• Work to do:
Transcribe the lines below exactly, beginning with the line that holds "How far is it" and ending with the final line, both included. Pictures are to be left out.

(Picture-based spatial questions)
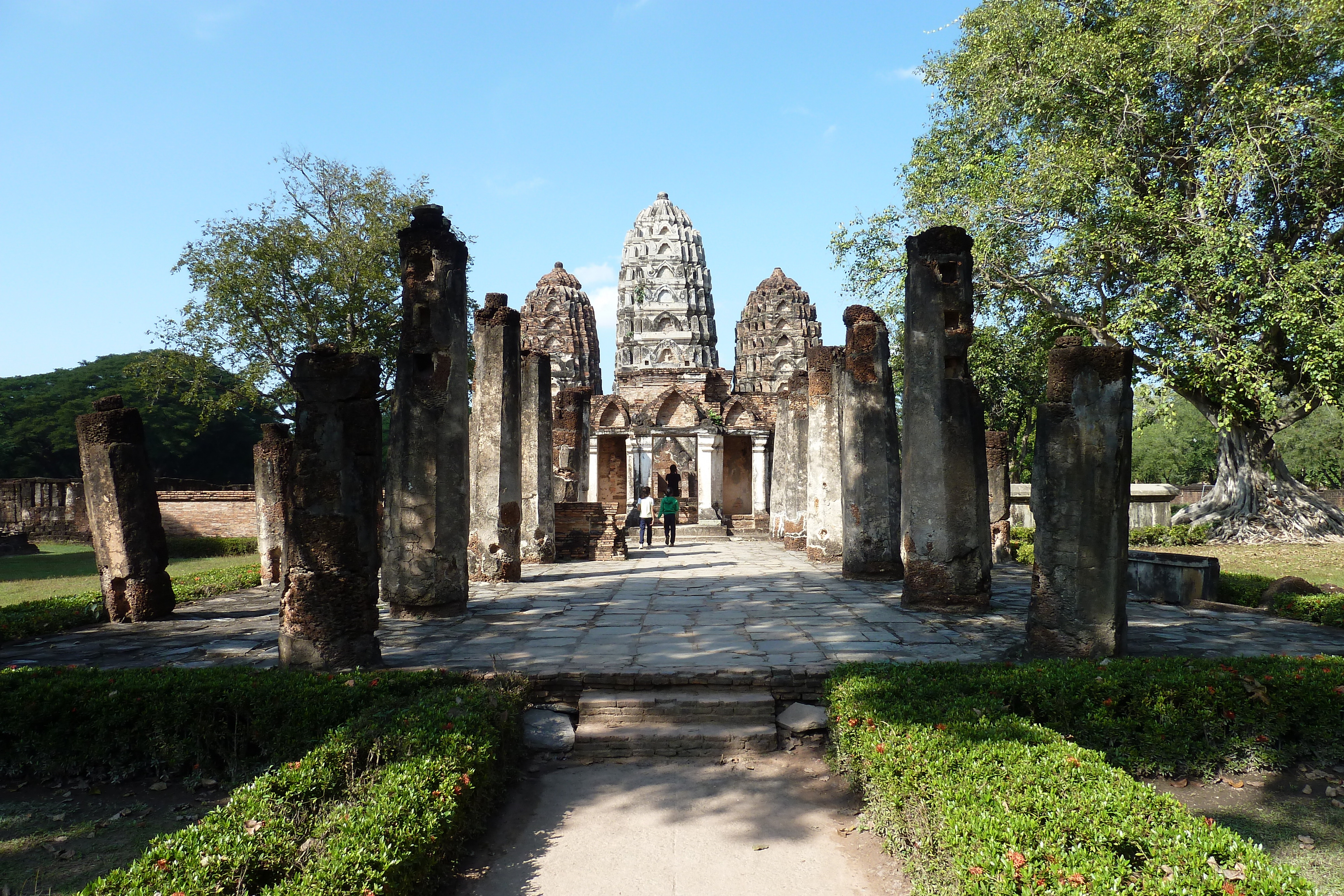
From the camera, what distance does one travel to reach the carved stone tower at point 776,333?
40344 millimetres

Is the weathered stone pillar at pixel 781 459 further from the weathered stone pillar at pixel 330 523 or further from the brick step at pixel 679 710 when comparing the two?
the weathered stone pillar at pixel 330 523

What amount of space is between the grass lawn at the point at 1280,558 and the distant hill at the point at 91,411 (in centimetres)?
2946

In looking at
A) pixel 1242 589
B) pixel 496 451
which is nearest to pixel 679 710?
pixel 496 451

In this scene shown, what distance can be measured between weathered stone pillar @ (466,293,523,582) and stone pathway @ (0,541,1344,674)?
46 cm

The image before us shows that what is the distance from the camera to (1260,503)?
1878cm

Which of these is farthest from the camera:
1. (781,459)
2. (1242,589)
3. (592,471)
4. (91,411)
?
(91,411)

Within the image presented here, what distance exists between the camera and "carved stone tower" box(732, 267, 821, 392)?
40344 millimetres

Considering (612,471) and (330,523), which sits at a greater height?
(612,471)

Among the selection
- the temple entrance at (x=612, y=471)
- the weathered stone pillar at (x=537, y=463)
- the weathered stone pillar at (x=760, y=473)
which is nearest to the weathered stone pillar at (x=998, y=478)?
the weathered stone pillar at (x=537, y=463)

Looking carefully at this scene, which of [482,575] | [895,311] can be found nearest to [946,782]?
[482,575]

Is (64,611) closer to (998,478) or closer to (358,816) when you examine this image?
(358,816)

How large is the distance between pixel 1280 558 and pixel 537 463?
535 inches

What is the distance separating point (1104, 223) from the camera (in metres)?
17.0

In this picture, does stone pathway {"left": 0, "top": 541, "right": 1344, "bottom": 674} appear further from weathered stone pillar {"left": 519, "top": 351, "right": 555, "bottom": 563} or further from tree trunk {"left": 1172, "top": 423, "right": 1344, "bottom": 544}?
tree trunk {"left": 1172, "top": 423, "right": 1344, "bottom": 544}
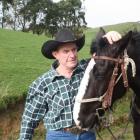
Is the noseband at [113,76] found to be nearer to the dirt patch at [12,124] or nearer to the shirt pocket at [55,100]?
the shirt pocket at [55,100]

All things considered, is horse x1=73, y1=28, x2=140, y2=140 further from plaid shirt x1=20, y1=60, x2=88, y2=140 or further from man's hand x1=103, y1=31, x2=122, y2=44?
plaid shirt x1=20, y1=60, x2=88, y2=140

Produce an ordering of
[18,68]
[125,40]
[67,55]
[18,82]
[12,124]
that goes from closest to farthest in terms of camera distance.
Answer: [125,40] < [67,55] < [12,124] < [18,82] < [18,68]

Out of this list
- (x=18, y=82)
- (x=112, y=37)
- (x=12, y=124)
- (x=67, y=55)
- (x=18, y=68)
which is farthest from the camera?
(x=18, y=68)

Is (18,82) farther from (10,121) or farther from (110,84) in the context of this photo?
(110,84)

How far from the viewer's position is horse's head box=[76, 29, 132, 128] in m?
3.88

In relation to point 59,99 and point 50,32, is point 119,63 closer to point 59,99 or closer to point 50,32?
point 59,99

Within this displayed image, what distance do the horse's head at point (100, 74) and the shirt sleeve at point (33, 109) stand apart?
59 cm

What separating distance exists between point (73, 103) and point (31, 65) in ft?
26.4

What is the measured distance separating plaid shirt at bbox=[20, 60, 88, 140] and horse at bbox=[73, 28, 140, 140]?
34cm

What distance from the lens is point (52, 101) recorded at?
4289 mm

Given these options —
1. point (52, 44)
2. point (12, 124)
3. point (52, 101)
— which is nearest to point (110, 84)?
point (52, 101)

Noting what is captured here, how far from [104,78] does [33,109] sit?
87 centimetres

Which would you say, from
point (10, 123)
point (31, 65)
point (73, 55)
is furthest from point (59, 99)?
point (31, 65)

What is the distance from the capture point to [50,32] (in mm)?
50438
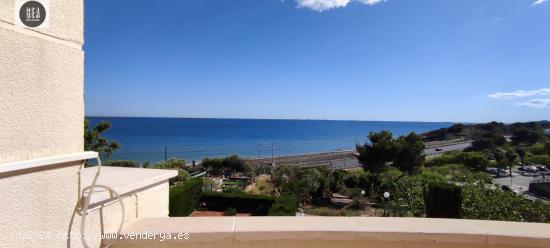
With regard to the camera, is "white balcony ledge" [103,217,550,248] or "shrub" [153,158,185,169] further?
"shrub" [153,158,185,169]

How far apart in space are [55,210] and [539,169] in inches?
1785

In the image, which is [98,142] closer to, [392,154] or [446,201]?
[446,201]

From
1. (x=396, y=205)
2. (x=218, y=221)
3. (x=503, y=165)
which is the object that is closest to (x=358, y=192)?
(x=396, y=205)

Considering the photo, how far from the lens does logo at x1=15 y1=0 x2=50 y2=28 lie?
1.21 metres

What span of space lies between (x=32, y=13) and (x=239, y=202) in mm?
13208

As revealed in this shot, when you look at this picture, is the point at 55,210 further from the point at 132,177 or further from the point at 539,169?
the point at 539,169

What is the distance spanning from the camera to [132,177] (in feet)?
6.63

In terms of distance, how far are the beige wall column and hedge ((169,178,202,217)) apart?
935cm

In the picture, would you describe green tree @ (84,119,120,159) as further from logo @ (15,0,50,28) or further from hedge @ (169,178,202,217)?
logo @ (15,0,50,28)

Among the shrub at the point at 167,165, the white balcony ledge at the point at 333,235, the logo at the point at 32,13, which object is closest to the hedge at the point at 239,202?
the shrub at the point at 167,165

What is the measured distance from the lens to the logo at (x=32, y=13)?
1.21 metres

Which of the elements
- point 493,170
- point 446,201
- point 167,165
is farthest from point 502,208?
point 493,170

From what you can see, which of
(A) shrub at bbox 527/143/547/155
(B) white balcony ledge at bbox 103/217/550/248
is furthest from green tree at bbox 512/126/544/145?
(B) white balcony ledge at bbox 103/217/550/248

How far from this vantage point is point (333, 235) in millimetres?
1687
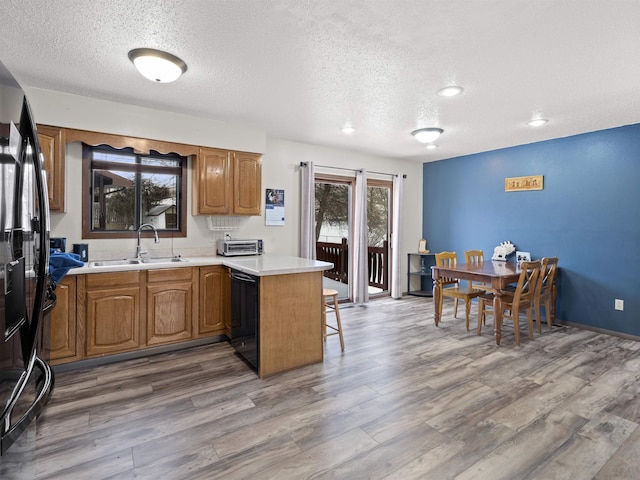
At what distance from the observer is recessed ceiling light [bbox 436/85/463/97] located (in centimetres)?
292

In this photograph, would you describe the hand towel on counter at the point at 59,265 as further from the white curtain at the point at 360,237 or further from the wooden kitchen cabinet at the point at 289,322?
the white curtain at the point at 360,237

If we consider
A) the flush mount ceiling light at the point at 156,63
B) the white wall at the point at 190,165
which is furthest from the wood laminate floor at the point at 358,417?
the flush mount ceiling light at the point at 156,63

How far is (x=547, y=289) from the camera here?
418 cm

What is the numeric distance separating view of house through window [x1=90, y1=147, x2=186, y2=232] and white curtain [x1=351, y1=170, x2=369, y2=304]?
8.48ft

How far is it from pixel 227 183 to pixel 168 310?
1488mm

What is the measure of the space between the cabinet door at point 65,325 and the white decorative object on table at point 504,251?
4975mm

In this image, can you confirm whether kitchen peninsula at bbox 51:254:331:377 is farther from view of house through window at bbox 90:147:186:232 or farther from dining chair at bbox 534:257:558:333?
dining chair at bbox 534:257:558:333

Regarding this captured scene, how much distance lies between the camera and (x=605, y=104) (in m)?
3.27

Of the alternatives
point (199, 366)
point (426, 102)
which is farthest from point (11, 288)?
point (426, 102)

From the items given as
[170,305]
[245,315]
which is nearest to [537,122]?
[245,315]

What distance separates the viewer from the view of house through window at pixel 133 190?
357 centimetres

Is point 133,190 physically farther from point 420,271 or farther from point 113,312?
point 420,271

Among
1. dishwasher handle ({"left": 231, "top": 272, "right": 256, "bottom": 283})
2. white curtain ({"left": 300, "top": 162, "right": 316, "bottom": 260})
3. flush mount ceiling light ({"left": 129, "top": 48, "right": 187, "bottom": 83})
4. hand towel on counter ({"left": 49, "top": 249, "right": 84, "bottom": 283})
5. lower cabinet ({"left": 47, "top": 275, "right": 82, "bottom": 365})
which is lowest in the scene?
lower cabinet ({"left": 47, "top": 275, "right": 82, "bottom": 365})

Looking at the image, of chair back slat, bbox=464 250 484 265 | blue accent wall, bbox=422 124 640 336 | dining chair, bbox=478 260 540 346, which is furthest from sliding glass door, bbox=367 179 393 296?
dining chair, bbox=478 260 540 346
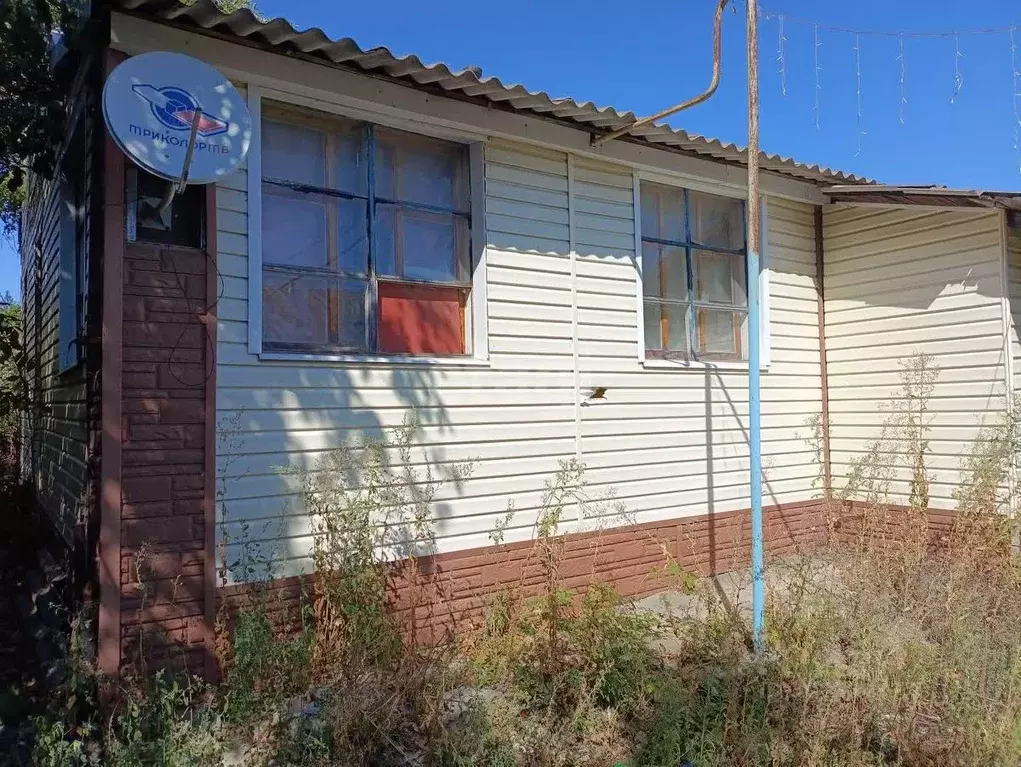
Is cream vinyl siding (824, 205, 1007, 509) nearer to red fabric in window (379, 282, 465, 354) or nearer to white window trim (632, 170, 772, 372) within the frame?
white window trim (632, 170, 772, 372)

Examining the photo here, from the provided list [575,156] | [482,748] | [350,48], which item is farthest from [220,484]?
[575,156]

• Full response:
How far is it from pixel 227 183 to pixel 168 310?
1488mm

What is the measure of the space between the cabinet door at point 65,325 and the white decorative object on table at point 504,251?
4975mm

In this image, can you confirm whether kitchen peninsula at bbox 51:254:331:377 is farther from view of house through window at bbox 90:147:186:232 or farther from dining chair at bbox 534:257:558:333?
dining chair at bbox 534:257:558:333

Regarding this captured scene, how much distance lies between the camera and (x=605, y=104) (in m)?
3.27

Of the alternatives
point (199, 366)
point (426, 102)
which is farthest from point (11, 288)?
point (426, 102)

From the items given as
[170,305]
[245,315]
which is nearest to [537,122]?
[245,315]

What distance separates the viewer from the view of house through window at pixel 133 190?
357 centimetres

Is point 133,190 physically farther from point 420,271 or farther from point 113,312?
point 420,271

Among
1. dishwasher handle ({"left": 231, "top": 272, "right": 256, "bottom": 283})
2. white curtain ({"left": 300, "top": 162, "right": 316, "bottom": 260})
3. flush mount ceiling light ({"left": 129, "top": 48, "right": 187, "bottom": 83})
4. hand towel on counter ({"left": 49, "top": 249, "right": 84, "bottom": 283})
5. lower cabinet ({"left": 47, "top": 275, "right": 82, "bottom": 365})
which is lowest in the scene?
lower cabinet ({"left": 47, "top": 275, "right": 82, "bottom": 365})

Looking at the image, of chair back slat, bbox=464 250 484 265 | blue accent wall, bbox=422 124 640 336 | dining chair, bbox=478 260 540 346, which is furthest from sliding glass door, bbox=367 179 393 296?
dining chair, bbox=478 260 540 346
Is cream vinyl siding (824, 205, 1007, 509) nearer to red fabric in window (379, 282, 465, 354) or nearer to white window trim (632, 170, 772, 372) within the frame?
white window trim (632, 170, 772, 372)

Examining the photo here, from the provided list [575,156] | [482,748] | [350,48], which item is farthest from [220,484]?
[575,156]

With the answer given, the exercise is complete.